Vogels overwinteren op Friese meren

11 dec

Verschillende kwetsbare watervogels overwinteren graag in de Friese meren. Daarom worden watersporters gevraagd om van 1 oktober tot 1 april de met boeien gemarkeerde vogelrustgebieden niet in te varen. Zo krijgen vogels zoals de smient en het nonnetje voldoende rust om reserves op te bouwen voordat ze weer verder vliegen in het voorjaar. 
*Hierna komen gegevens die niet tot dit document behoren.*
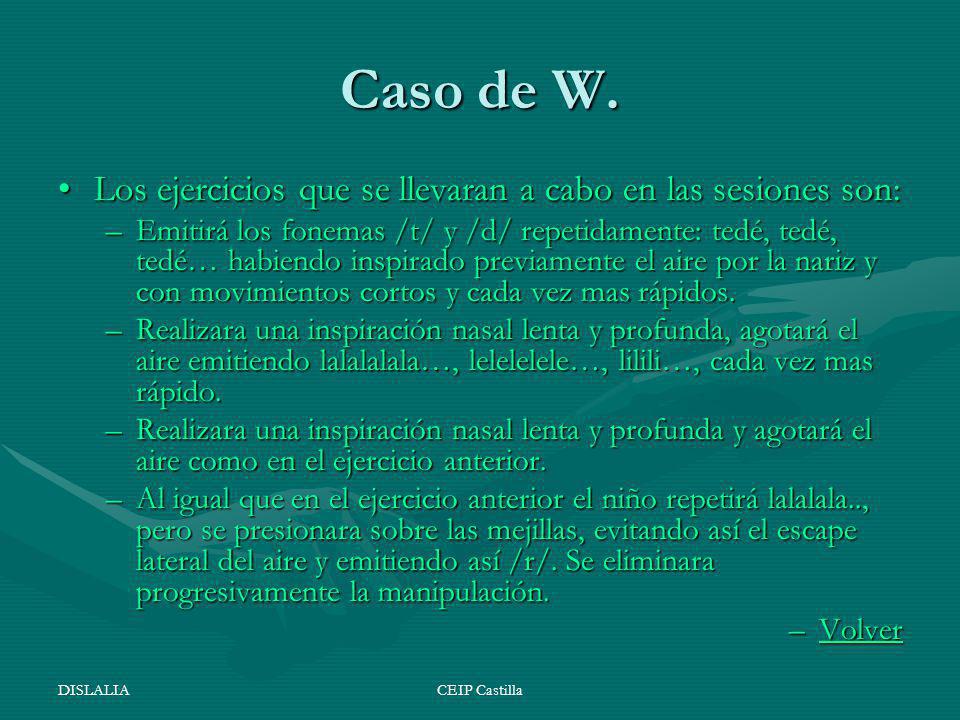 Caso de W.

• Los ejercicios que se llevaran a cabo en las sesiones son:

– Emitirá los fonemas /t/ y /d/ repetidamente: tedé, tedé, tedé… habiendo inspirado previamente el aire por la nariz y con movimientos cortos y cada vez mas rápidos.

– Realizara una inspiración nasal lenta y profunda, agotará el aire emitiendo lalalalala…, lelelelele…, lilili…, cada vez mas rápido.

– Realizara una inspiración nasal lenta y profunda y agotará el aire como en el ejercicio anterior.

– Al igual que en el ejercicio anterior el niño repetirá lalalala.., pero se presionara sobre las mejillas, evitando así el escape lateral del aire y emitiendo así /r/. Se eliminara progresivamente la manipulación.

– Volver

DISLALIA

CEIP Castilla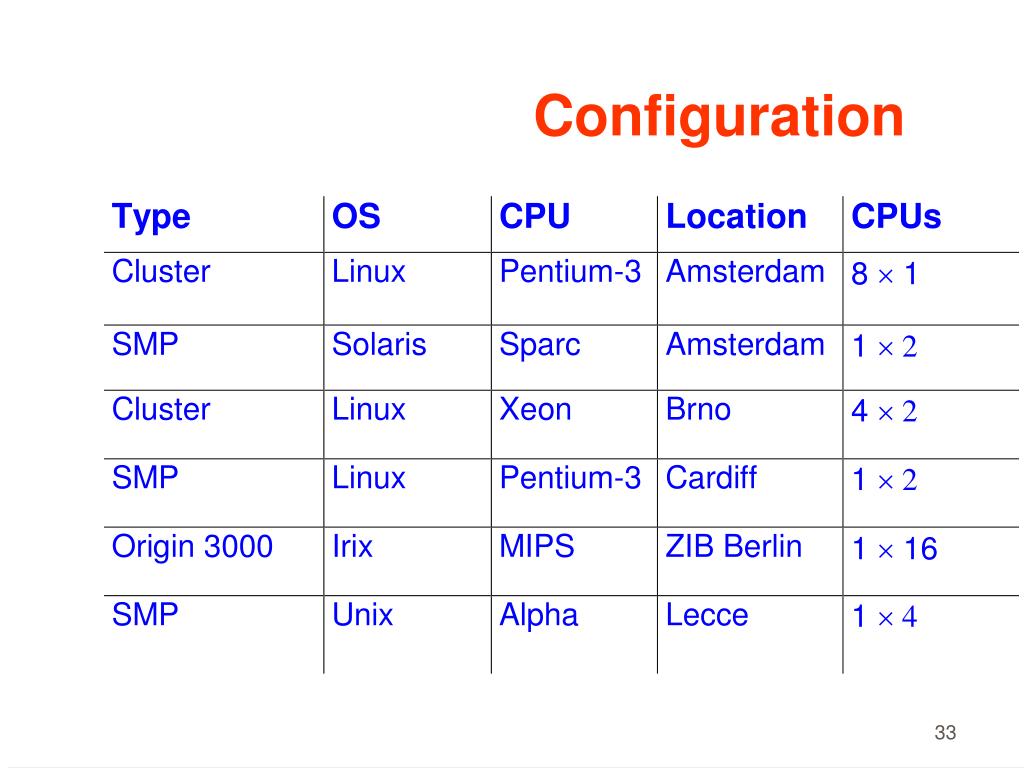 Configuration

| Type | OS | CPU | Location | CPUs |
|---|---|---|---|---|
| Cluster | Linux | Pentium-3 | Amsterdam | $8 \times 1$ |
| SMP | Solaris | Sparc | Amsterdam | $1 \times 2$ |
| Cluster | Linux | Xeon | Brno | $4 \times 2$ |
| SMP | Linux | Pentium-3 | Cardiff | $1 \times 2$ |
| Origin 3000 | Irix | MIPS | ZIB Berlin | $1 \times 16$ |
| SMP | Unix | Alpha | Lecce | $1 \times 4$ |

33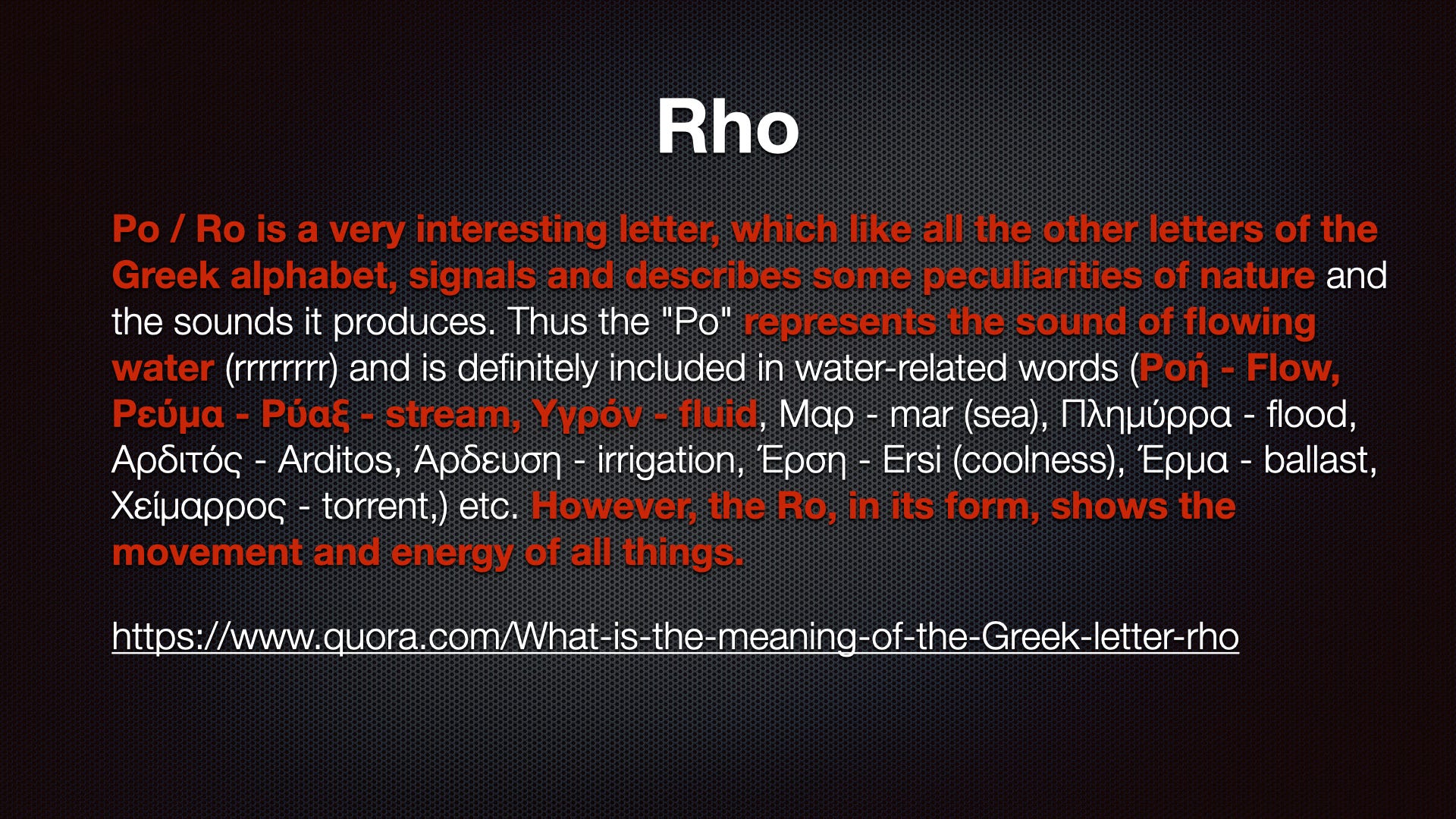 Rho

Ρο / Ro is a very interesting letter, which like all the other letters of the Greek alphabet, signals and describes some peculiarities of nature and the sounds it produces. Thus the "Ρο" represents the sound of flowing water (rrrrrrrr) and is definitely included in water-related words (Ροή - Flow, Ρεύμα - Ρύαξ - stream, Υγρόν - fluid, Μαρ - mar (sea), Πλημύρρα - flood, Αρδιτός - Arditos, Άρδευση - irrigation, Έρση - Ersi (coolness), Έρμα - ballast, Χείμαρρος - torrent,) etc. However, the Ro, in its form, shows the movement and energy of all things.

https://www.quora.com/What-is-the-meaning-of-the-Greek-letter-rho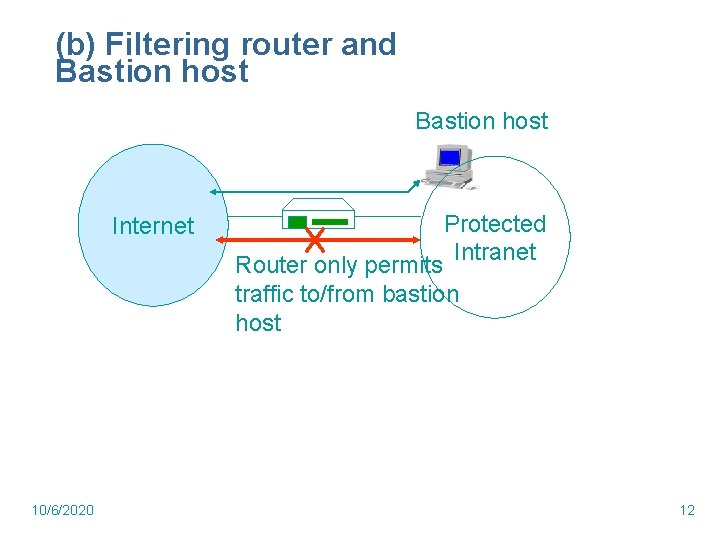 (b) Filtering router and Bastion host

Bastion host

Internet

Protected Intranet

Router only permits traffic to/from bastion host

10/6/2020

12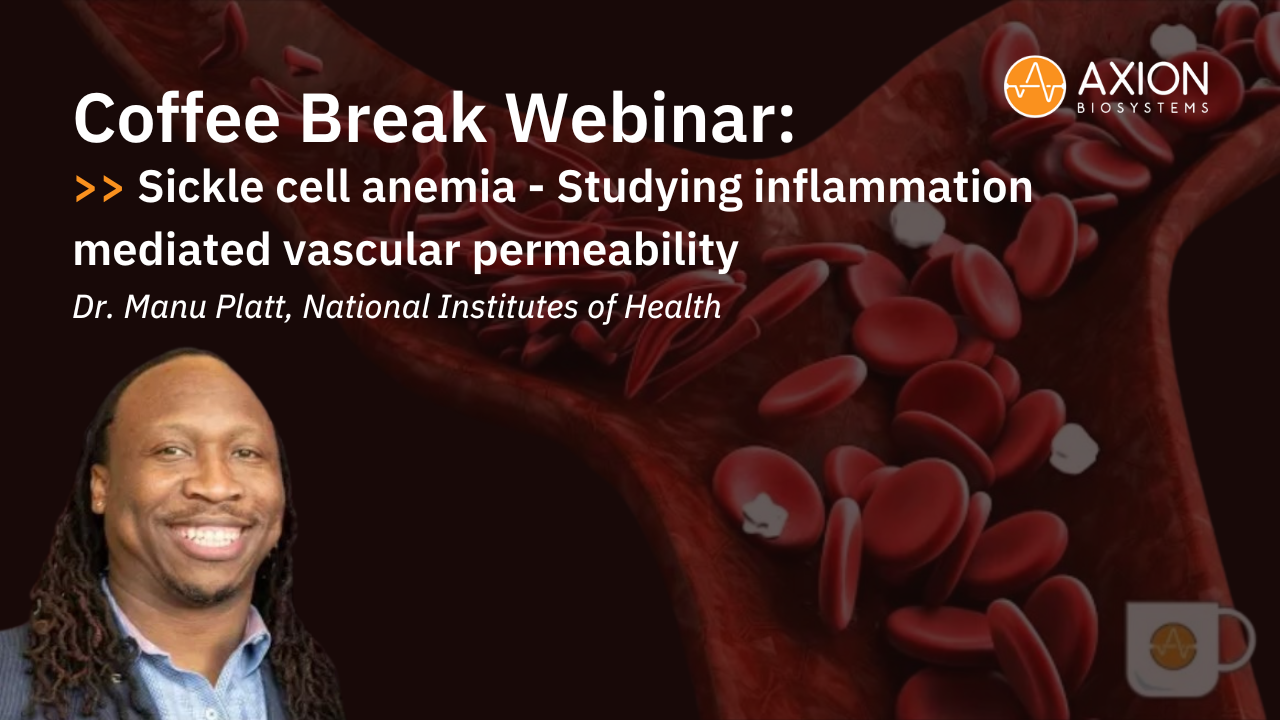 AXION
BIOSYSTEMS

Coffee Break Webinar:

>> Sickle cell anemia - Studying inflammation mediated vascular permeability

Dr. Manu Platt, National Institutes of Health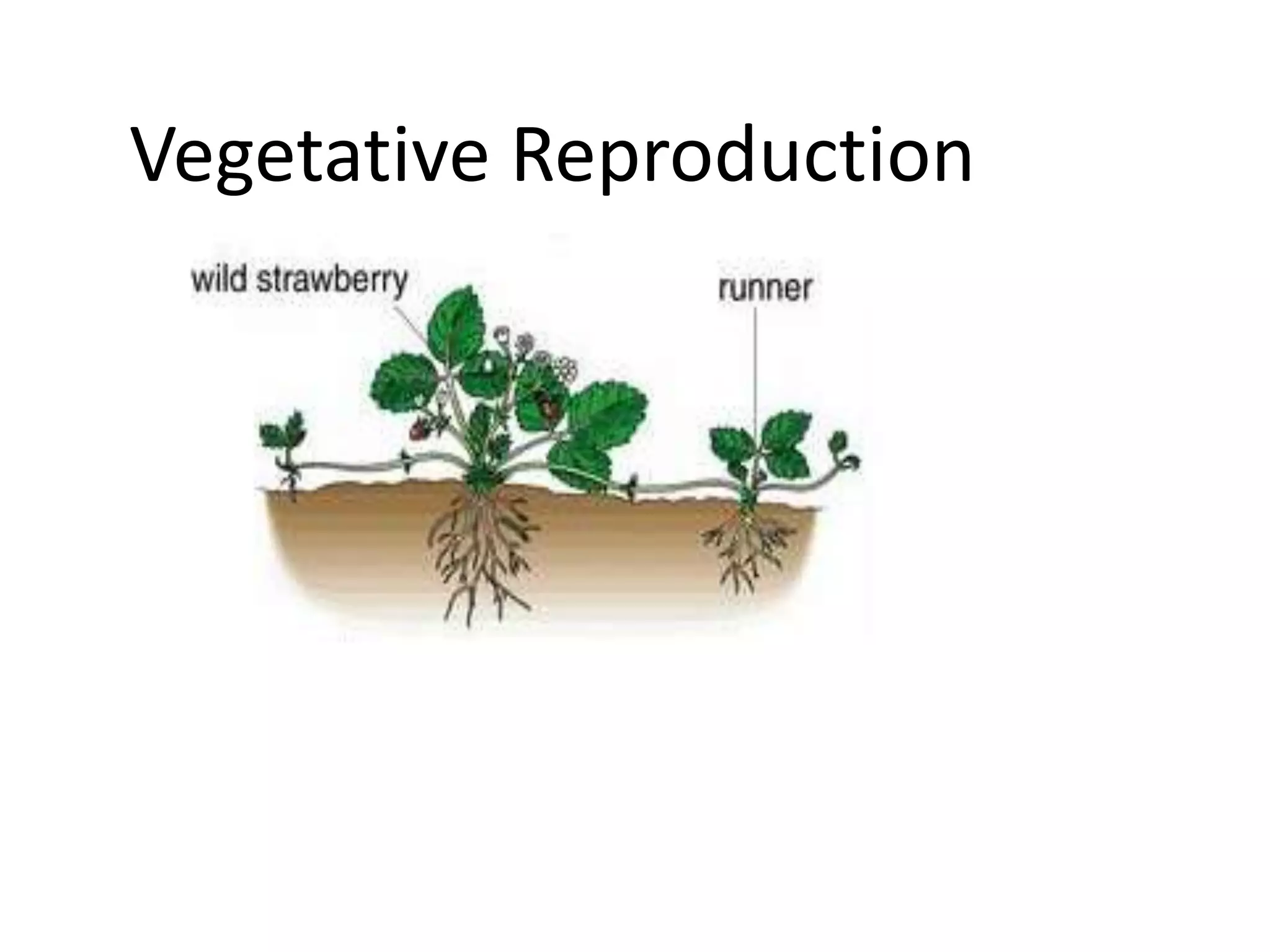 Vegetative Reproduction

wild strawberry

runner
De vogelrustgebieden liggen in de Natura 2000-gebieden Snitser Mar en omgeving, de Wite en Swarte Brekken, de Aldegeasterbrekken, de Fluezen en de Alde Feanen. Ze liggen niet op drukke vaarroutes of in de vaargeulen, maar langs de ondiepe randen van de meren. Watersporters en sportvissers kunnen dus gebruik blijven maken van de vaargeulen. Gele boeien met blauwe stickers met een slobeend en de tekst ‘Vogelrustgebied’ markeren de rustzones. Dit jaar liggen in de Wite en Swarte Brekken en de Bombrekken – onderdeel van de Aldegeaster Brekken – extra boeien om de gebieden duidelijker te markeren.

Verstoring
Watervogels zoals de smient, slobeend, nonnetje of wintertaling, overwinteren graag in Fryslân. Maar niet alleen vogels zijn actief in de herfst en winter, ook watersporters en vissers zijn op het water te vinden. Bijvoorbeeld met roeiboten, motorboten, kano’s, SUP’s of zeilboten. Soms kan één voertuig of persoon vanaf enkele honderden meters al voor voldoende verstoring zorgen om de vogels te laten opvliegen. Vooral bij grote groepen vogels kan dit voor veel onrust zorgen. Elke keer dat de vogels opvliegen, verliezen ze wat van hun opgebouwde reserves. En die reserves hebben ze juist hard nodig om in het voorjaar weer verder te kunnen vliegen naar hun zomerverblijven om daar te nestelen. Bij teveel verstoring kunnen vogels een gebied uiteindelijk gaan mijden. Daarom worden watersporters gevraagd de gebieden tussen 1 oktober en 1 april niet in te varen.